-- BEGIN Input for this task --
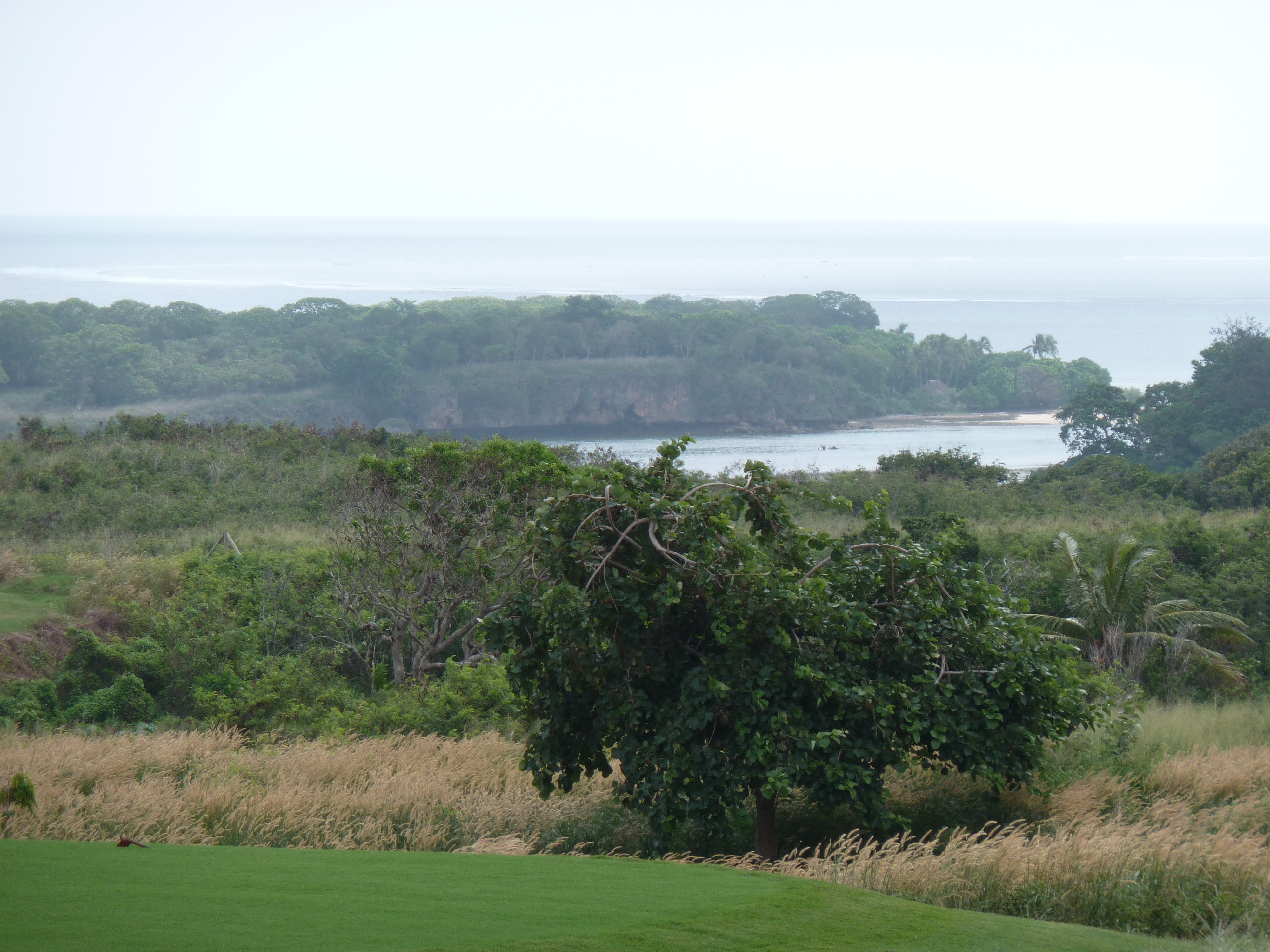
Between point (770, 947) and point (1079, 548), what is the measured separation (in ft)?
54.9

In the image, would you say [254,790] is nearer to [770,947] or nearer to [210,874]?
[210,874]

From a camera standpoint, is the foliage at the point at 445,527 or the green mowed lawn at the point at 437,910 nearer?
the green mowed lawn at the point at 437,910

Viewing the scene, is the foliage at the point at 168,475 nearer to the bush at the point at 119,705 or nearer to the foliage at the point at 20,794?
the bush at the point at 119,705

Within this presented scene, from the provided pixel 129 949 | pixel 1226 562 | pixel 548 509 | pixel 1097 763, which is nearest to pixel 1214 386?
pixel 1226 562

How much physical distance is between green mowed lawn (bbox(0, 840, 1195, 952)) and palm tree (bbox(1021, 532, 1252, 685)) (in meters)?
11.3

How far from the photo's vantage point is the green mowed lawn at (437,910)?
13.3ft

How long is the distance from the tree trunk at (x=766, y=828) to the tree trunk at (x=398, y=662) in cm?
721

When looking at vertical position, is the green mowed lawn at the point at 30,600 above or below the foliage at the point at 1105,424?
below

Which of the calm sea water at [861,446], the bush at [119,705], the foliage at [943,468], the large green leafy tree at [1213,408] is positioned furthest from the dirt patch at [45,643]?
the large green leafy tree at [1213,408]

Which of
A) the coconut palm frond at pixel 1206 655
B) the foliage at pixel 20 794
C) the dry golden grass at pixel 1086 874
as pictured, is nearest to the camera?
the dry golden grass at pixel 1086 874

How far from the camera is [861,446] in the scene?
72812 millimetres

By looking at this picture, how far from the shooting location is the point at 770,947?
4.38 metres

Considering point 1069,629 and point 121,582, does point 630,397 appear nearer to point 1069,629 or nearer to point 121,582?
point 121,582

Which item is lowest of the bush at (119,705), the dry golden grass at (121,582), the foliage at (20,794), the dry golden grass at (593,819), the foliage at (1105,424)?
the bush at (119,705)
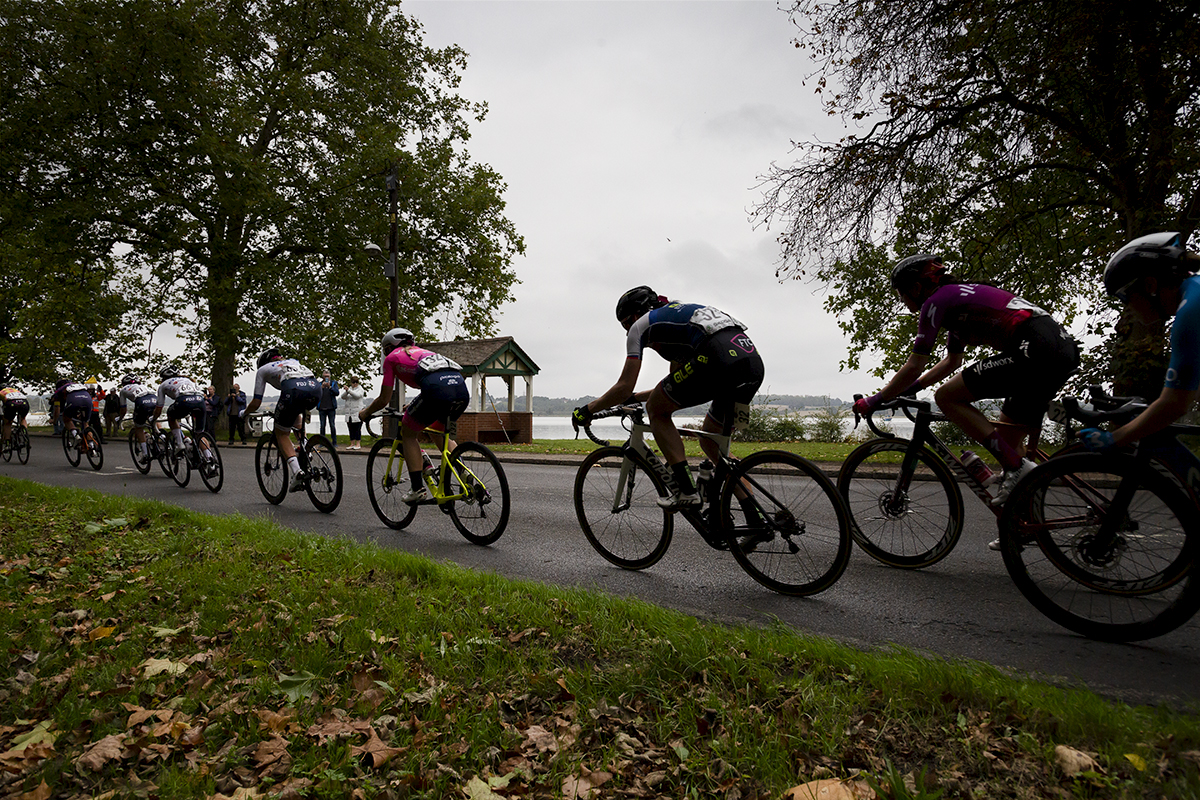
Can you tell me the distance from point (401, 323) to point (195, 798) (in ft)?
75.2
-- END Input for this task --
▶ _Written problem_
Can you copy out all of the material above word for word, leaving the pictures out?

▶ _Written solution_
Between point (770, 947) and point (1079, 548), what is the measured separation (in ft)?
54.9

In the image, would you say [254,790] is nearer to [770,947] or nearer to [210,874]?
[210,874]

From a camera standpoint, is the foliage at the point at 445,527 or the green mowed lawn at the point at 437,910 nearer?
the green mowed lawn at the point at 437,910

Viewing the scene, is the foliage at the point at 168,475 nearer to the bush at the point at 119,705 or nearer to the foliage at the point at 20,794?
the bush at the point at 119,705

Within this presented scene, from the provided pixel 129 949 | pixel 1226 562 | pixel 548 509 | pixel 1097 763, which is nearest to pixel 1214 386?
pixel 1226 562

How much physical distance is between green mowed lawn (bbox(0, 840, 1195, 952)) and palm tree (bbox(1021, 532, 1252, 685)) (in meters)?
11.3

How far from the photo's vantage point is the green mowed lawn at (437,910)?
13.3ft

How long is the distance from the tree trunk at (x=766, y=828) to the tree trunk at (x=398, y=662) in cm?
721

When looking at vertical position, is the green mowed lawn at the point at 30,600 above or below the foliage at the point at 1105,424?
below

Which of the calm sea water at [861,446], the bush at [119,705], the foliage at [943,468], the large green leafy tree at [1213,408] is positioned furthest from the dirt patch at [45,643]?
the large green leafy tree at [1213,408]

Which of
A) the coconut palm frond at pixel 1206 655
B) the foliage at pixel 20 794
C) the dry golden grass at pixel 1086 874
as pictured, is nearest to the camera?
the dry golden grass at pixel 1086 874

How far from the camera is [861,446] in the scene?
72812 millimetres

By looking at this picture, how far from the shooting location is the point at 770,947?
4.38 metres

Considering point 1069,629 and point 121,582, does point 630,397 appear nearer to point 1069,629 or nearer to point 121,582?
point 121,582

Which item is lowest of the bush at (119,705), the dry golden grass at (121,582), the foliage at (20,794), the dry golden grass at (593,819), the foliage at (1105,424)?
the bush at (119,705)
Can you tell me the distance from point (401, 323) to point (195, 798) (in ft)?
75.2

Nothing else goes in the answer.